> **Required work**
Format the rows below, from the line containing "How far into" through the end of the rows, as a JSON list of strings with one string per line, leaving out blank lines.

Visual spatial reasoning items:
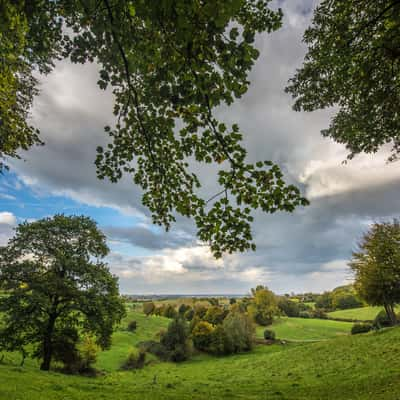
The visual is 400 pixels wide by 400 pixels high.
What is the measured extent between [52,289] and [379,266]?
3334 centimetres

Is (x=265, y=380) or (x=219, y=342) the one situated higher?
(x=265, y=380)

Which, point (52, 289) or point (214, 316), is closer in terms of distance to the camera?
point (52, 289)

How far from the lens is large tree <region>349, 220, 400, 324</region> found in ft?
89.4

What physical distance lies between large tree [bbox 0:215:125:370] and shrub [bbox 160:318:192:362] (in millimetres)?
23822

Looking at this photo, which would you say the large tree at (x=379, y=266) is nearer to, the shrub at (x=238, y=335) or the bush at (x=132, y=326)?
the shrub at (x=238, y=335)

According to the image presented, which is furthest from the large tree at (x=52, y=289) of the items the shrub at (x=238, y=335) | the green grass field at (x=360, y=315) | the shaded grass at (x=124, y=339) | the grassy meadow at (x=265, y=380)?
the green grass field at (x=360, y=315)

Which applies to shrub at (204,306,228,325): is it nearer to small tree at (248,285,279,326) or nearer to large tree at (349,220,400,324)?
small tree at (248,285,279,326)

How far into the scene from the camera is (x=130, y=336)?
1761 inches

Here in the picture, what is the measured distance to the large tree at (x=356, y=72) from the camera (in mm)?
6848

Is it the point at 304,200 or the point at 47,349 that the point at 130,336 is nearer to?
the point at 47,349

> **Response to the exercise**
[
  "How far into the scene from the camera is (x=130, y=336)?",
  "1761 inches",
  "Here in the picture, what is the measured distance to the large tree at (x=356, y=72) from the camera (in mm)?",
  "6848",
  "Is it the point at 304,200 or the point at 47,349 that the point at 130,336 is nearer to?",
  "the point at 47,349"
]